Esta acción se enmarca en el programa “Sonidos de la Tierra”, un proyecto de la Fundación “Tierranuestra” que busca transformar la vida de miles de niños y jóvenes del Paraguay a través de la música, llegando a decenas de comunidades vulnerables de todo el país.

¡Y vaya si los paraguayos respondieron con su espíritu solidario! Para apoyar la iniciativa, Paresa -embotellador de Coca-Cola en Paraguay-donó 20 computadoras que serán destinadas a las comunidades vulnerables con las que trabaja “Sonidos de la Tierra”. “Estamos en casi 70 comunidades del país; entre ellas zonas del Chaco, la Chacarita, de Bañado, departamentos muy pobres del país como Caazapá y San Pedro”, detalla Sofía. 

La música y el desafío de acercar la educación

En las clases de música del programa “Sonidos de la Tierra” -que generalmente se imparten de manera presencial los sábados en una escuela de cada comunidad o en la sede de la municipalidad local- no solo se enseña educación musical: también se busca que los jóvenes aprendan valores y apoyarlos en su formación socioemocional.

En conversación con Journey, Sofía cuenta que hubo dos episodios que la marcaron para diseñar este proyecto e impulsarlo a puro pulmón. Por un lado, el caso de un estudiante del programa “Sonidos” de Caaguazú que debía compartir con su hermano el teléfono celular de la madre para poder tomar las clases virtuales de música.

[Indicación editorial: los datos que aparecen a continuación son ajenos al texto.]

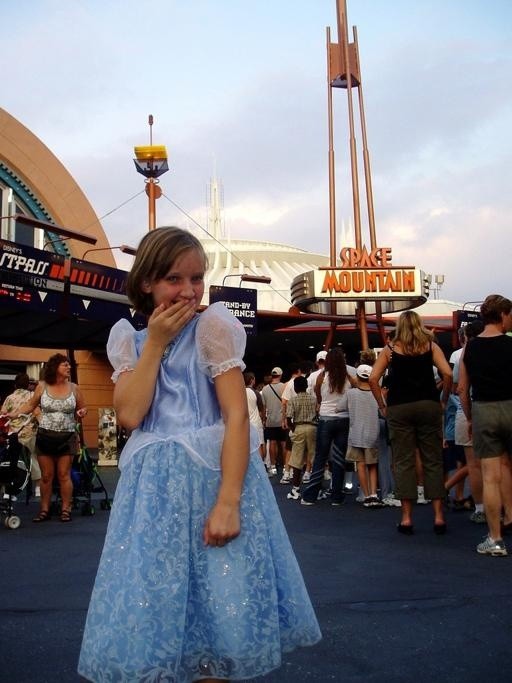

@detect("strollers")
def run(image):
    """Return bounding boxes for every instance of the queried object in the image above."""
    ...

“Es un chico muy dedicado, excelente alumno. Tenía que ir hasta el centro de la ciudad para poder descargar todos los materiales para su clase de música y de la escuela. Aún así, no dejó de lado nada y siempre tuvo buenas notas”, apunta Sofía.

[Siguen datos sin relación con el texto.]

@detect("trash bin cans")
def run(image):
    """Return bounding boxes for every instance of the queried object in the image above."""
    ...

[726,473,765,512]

El otro caso se remonta a una familia de San Lorenzo, en las afueras de Asunción, donde 11 hermanos dependían del teléfono de sus padres para poder tomar las clases de música y de la escuela. “Angirũtech” los ayudó con equipos para poder seguir adelante sin dificultades.

“Me acuerdo de sus caras de felicidad por haber recibido por fin un celular para poder tener sus clases. No solo eso, sino que uno de los chicos decía ‘voy a compartir esto con mis hermanos, vamos a ayudarnos, organizarnos, usar entre todos’, era esa actitud de bondad que no se pierde en los niños y jóvenes”, reflexiona Sofía con emoción.

Según datos proporcionados por Tierranuestra, 8 de cada 10 niños y adolescentes no pueden acceder a equipos tecnológicos para recibir clases. “Esa es una realidad que se visualizó en comunidades vulnerables. Nosotros estábamos llegando a 2.500 niños y 1.000 de ellos dependían de otros familiares para poder acceder a los dispositivos y no solo a sus clases de música, sino a las clases académicas”, agrega Sofía.

“Me siento muy sensible ante esta situación… no tengo los recursos como para darle a todos estos niños un celular, pero ‘Angirũtech’ es lo que puedo hacer desde el lugar donde estoy y agradezco por eso. Tierranuestra me preparó y me dio este desafío para llevar adelante, y lo llevo como bandera y con todo mi esfuerzo y cariño de corazón”, concluye la joven.